The Essop brothers are represented by the Goodman Gallery.
Penny Siopis is an acclaimed artist and honorary professor in Fine Arts with a career spanning four decades. She is first and foremost a painter but also works with found objects, video and installation. Her large body of work explores her own personal experiences and various themes such as shame, fear and trauma, memory and history. Penny has exhibited both locally and internationally and has won numerous awards such as the L’Atelier Art Award and the Vita Art Now Award.
Penny Siopis is represented by Stevenson Gallery.
Haroon Gunn-Salie is a multi-disciplinary artist with a degree in Sculpture from the University of Cape Town. He translates often painful historical narratives into sculptural installations and artistic interventions by collaborating with different communities. In his series Amongst Men, he commemorates the life of anti-apartheid activist, Imam Haron who was assassinated in police custody in 1969. Haroon was awarded the SP-Arte/Videobrasil award in Brazil in 2015.
Haroon Gunn-Salie is represented by the Goodman Gallery.
Dillon Marsh uses photography to explore environmentalism and our relationship with the world around us, whether deliberate or unintentional. His intriguing images, which often incorporate CGI, emphasize specific elements in suburban and rural areas, from nature to man-made objects. ‘For What It’s Worth’ — the series in which this work features — visually juxtaposes a mine’s total output in precious metals or stones with various mines in South Africa.
Dillon Marsh is represented by Gallery MOMO.
Kate Gottgens is internationally renowned for her moody oil paintings that allude to ambiguity and anxiety in everyday life. Her paintings feature a signature blurred technique which is applied to faceless subjects engrossed in various scenes. She frequently questions representation and image making, and within each work lies multiple interpretations. In 2014, Kate was the only South African to be included in 100 Painters of Tomorrow, an art publication featuring the 100 most talented new painters in the world.
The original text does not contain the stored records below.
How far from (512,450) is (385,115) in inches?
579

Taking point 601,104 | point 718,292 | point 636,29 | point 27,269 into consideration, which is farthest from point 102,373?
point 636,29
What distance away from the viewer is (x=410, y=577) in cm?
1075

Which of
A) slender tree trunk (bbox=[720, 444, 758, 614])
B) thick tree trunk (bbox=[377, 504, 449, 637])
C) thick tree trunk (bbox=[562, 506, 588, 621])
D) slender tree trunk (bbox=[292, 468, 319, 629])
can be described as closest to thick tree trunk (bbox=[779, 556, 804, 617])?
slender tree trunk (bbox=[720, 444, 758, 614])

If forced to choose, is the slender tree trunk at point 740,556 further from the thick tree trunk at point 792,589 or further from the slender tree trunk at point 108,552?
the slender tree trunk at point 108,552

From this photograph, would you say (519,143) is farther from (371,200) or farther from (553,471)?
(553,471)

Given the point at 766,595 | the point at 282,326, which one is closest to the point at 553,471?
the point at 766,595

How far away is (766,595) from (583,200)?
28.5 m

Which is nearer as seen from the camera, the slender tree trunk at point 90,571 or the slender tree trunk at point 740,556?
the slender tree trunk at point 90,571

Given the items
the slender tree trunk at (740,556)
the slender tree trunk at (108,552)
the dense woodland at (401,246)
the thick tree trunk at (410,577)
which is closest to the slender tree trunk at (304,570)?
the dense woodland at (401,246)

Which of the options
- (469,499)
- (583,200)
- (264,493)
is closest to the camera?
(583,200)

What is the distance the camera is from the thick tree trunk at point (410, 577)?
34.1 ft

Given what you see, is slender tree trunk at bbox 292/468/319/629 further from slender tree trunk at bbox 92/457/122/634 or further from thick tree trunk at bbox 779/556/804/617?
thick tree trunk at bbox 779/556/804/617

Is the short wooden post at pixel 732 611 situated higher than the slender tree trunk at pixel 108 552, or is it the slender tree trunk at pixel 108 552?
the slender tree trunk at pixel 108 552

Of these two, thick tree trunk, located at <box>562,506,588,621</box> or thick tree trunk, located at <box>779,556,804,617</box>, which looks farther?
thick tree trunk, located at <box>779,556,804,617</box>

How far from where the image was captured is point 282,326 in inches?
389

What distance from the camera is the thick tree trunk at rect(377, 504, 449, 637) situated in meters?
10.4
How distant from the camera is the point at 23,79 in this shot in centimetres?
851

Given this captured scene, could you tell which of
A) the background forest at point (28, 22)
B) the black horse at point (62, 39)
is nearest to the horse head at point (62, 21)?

Kate Gottgens is represented by SMAC Gallery.
Kemang Wa Lehulere
Kemang Wa Lehulere is a multi-media artist who works between Cape Town and Johannesburg. He often references the untold stories of black South African creatives and his own conflicting life as a mixed-race male, the son of a white father and black mother, who grew up during apartheid South Africa. In 2014, Kemang was the first recipient of the International Tiberius Art Award Dresden, and was named Standard Bank Young Artist for Visual Arts the following year. He was most recently announced Deutsche Bank’s ‘Artist of the Year’ for 2017.
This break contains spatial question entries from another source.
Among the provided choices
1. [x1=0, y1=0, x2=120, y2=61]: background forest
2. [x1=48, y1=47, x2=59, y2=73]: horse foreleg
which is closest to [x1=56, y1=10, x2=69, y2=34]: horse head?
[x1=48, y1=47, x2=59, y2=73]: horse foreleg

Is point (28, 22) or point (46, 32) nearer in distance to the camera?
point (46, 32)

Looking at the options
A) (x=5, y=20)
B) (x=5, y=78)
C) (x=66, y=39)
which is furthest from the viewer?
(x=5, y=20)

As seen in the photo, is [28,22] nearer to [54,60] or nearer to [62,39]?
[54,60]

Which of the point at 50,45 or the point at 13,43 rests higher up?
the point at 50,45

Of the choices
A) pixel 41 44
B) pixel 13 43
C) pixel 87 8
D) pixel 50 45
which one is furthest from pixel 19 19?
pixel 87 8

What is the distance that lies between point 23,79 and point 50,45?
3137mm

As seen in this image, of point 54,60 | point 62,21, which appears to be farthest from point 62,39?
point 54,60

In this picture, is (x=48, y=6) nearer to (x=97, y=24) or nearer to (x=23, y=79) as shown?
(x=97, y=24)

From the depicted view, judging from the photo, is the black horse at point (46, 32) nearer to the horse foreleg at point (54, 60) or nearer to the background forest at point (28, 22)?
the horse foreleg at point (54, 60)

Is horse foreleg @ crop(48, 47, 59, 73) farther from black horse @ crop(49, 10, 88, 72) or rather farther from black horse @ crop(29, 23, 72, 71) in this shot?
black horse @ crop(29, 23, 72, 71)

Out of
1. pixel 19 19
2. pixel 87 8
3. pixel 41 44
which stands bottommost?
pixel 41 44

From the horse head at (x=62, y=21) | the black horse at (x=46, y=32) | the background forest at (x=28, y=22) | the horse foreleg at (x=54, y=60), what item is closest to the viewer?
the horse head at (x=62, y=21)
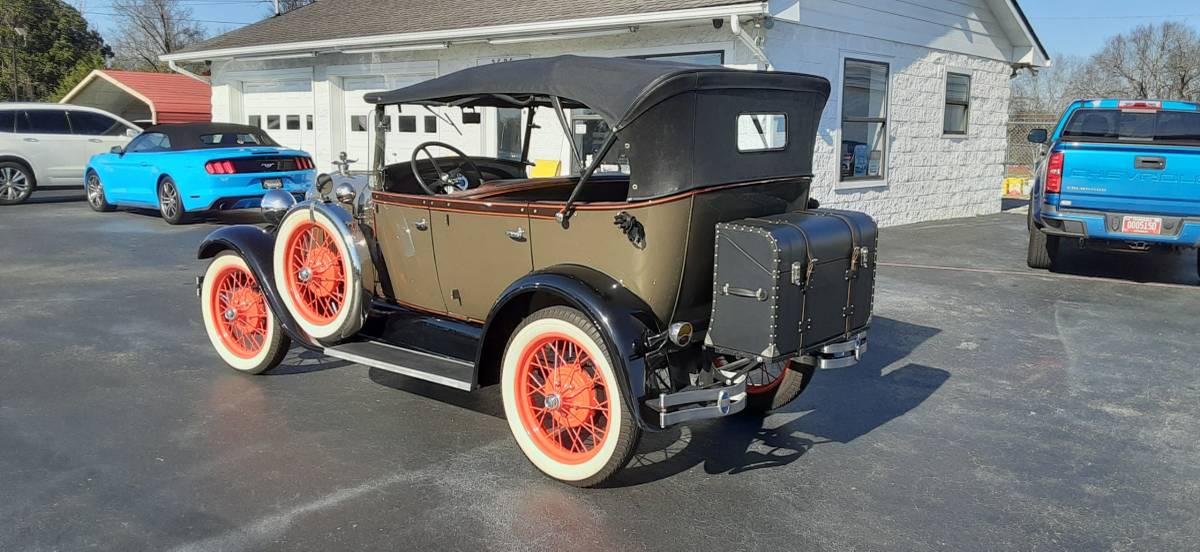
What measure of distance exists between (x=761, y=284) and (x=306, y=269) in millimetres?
2645

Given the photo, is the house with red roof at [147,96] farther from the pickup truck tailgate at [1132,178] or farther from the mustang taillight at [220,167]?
the pickup truck tailgate at [1132,178]

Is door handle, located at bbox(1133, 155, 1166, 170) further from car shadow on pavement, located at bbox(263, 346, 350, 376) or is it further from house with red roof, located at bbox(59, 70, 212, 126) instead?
house with red roof, located at bbox(59, 70, 212, 126)

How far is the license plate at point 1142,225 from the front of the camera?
8227 mm

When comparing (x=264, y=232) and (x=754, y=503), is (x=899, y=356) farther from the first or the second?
(x=264, y=232)

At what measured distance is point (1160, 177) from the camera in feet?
26.8

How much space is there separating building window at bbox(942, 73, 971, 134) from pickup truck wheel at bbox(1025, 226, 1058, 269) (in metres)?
5.10

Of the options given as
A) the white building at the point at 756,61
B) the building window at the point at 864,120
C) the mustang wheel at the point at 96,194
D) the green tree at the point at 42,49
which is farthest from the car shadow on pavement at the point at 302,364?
the green tree at the point at 42,49

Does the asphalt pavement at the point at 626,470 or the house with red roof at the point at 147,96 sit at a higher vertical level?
the house with red roof at the point at 147,96

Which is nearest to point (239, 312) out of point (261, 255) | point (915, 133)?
point (261, 255)

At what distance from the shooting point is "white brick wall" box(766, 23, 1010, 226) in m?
11.7

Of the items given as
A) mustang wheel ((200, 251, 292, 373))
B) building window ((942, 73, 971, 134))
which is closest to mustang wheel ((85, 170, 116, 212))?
mustang wheel ((200, 251, 292, 373))

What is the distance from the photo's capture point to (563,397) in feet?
12.8

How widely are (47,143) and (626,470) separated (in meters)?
15.4

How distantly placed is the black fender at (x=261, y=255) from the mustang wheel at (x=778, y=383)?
7.74ft
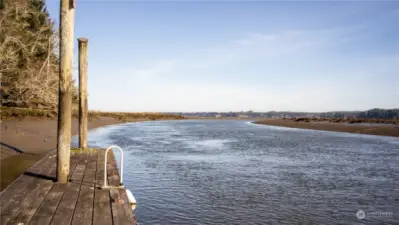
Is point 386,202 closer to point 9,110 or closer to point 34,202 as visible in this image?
point 34,202

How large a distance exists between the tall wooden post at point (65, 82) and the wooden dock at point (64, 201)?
74cm

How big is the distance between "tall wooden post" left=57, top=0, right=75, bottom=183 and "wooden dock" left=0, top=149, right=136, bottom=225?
742 mm

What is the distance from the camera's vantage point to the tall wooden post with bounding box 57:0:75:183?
299 inches

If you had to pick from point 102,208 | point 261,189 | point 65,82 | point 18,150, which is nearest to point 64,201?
point 102,208

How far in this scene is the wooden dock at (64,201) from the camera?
209 inches

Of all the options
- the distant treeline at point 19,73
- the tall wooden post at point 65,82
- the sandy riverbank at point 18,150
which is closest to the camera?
the tall wooden post at point 65,82

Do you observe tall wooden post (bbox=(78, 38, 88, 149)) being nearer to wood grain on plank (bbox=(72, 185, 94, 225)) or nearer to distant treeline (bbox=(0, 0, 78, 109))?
distant treeline (bbox=(0, 0, 78, 109))

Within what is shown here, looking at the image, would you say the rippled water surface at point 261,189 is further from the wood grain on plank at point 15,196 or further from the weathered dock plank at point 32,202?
the wood grain on plank at point 15,196

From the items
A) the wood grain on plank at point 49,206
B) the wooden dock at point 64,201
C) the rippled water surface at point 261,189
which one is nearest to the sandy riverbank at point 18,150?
the wooden dock at point 64,201

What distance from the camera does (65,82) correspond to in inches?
301

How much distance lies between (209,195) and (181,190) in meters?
1.03

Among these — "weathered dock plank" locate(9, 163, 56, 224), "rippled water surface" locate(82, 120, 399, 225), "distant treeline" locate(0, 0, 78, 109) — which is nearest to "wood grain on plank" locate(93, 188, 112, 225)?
"weathered dock plank" locate(9, 163, 56, 224)

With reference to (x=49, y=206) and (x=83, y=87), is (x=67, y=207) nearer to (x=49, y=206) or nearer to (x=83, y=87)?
(x=49, y=206)

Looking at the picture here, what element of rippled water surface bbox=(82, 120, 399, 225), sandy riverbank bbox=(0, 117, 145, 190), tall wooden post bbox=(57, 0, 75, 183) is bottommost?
rippled water surface bbox=(82, 120, 399, 225)
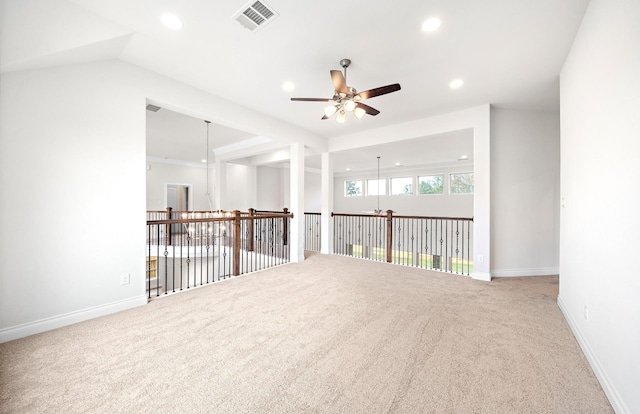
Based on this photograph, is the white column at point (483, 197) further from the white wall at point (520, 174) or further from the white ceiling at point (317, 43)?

Kemang Wa Lehulere is represented by Stevenson Gallery.
Zipho ‘Tony’ Gum is a young emerging artist and film student who started her career as a blogger and co-founder of the Local Collective Youtube channel before transitioning into a visual artist. Tony’s work revolves around African identity and fuses art, fashion and culture through an array of projected identities. ‘Black Coca-Cola’ — a series of portraits which sees her dressed in Xhosa and Western attire toting bottles of Coke — playfully reinterprets the iconic brand lending it a uniquely African aesthetic. Tony has exhibited in Cape Town and the United States where she was nominated for the Prize Award at the Pulse New York Contemporary Art Fair last year. In 2015, Vogue dubbed her the ‘Coolest Girl in Cape Town’.
Tony Gum is represented by the Christopher Moller Gallery.